Despite Bitcoin hitting new all-time highs, the options market shows a more cautious sentiment, suggesting traders are not as aggressively chasing the rally as they have in the past.
On Monday, Bitcoin surpassed $107,000, breaking its previous peak from December 5 and marking a post-U.S. election surge of over 50%, according to CoinDesk data. The rally follows President-elect Donald Trump’s statement on the U.S. creating a Bitcoin strategic reserve, similar to the nation’s oil reserve. Analysts forecast that Bitcoin’s price could continue its upward trajectory into next year, possibly reaching between $150,000 and $200,000 by 2025.
However, the options market paints a different picture. Data from Deribit shows that traders are not showing the same level of enthusiasm. The 25-delta risk reversal for options expiring this Friday is negative, indicating that put options are in higher demand than calls, suggesting a greater desire for downside protection. Additionally, puts expiring on December 27 are trading slightly above calls, while the longer-term risk reversal through March has a mild call bias of just three volatility points.

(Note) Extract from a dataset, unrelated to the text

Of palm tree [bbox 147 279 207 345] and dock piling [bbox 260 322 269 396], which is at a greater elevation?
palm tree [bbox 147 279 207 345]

This is in contrast to recent weeks when traders were buying calls aggressively, pushing short- and long-term call biases to levels above four or five volatility points. The current data suggests a more balanced and cautious outlook for Bitcoin’s price in the short term.
Block trades tracked by Amberdata further reveal a bearish tone. The largest trade of the day involved a short position on a $108,000 strike call expiring on December 27, along with long positions on $100,000 strike puts expiring in December and early January.
This shift in market sentiment could be attributed to expectations that the Federal Reserve may signal slower or fewer rate cuts for 2025, despite an anticipated 25 basis point reduction. A stronger dollar and rising bond yields could dampen the appeal of riskier assets like Bitcoin, leading some traders to hedge against a potential price correction.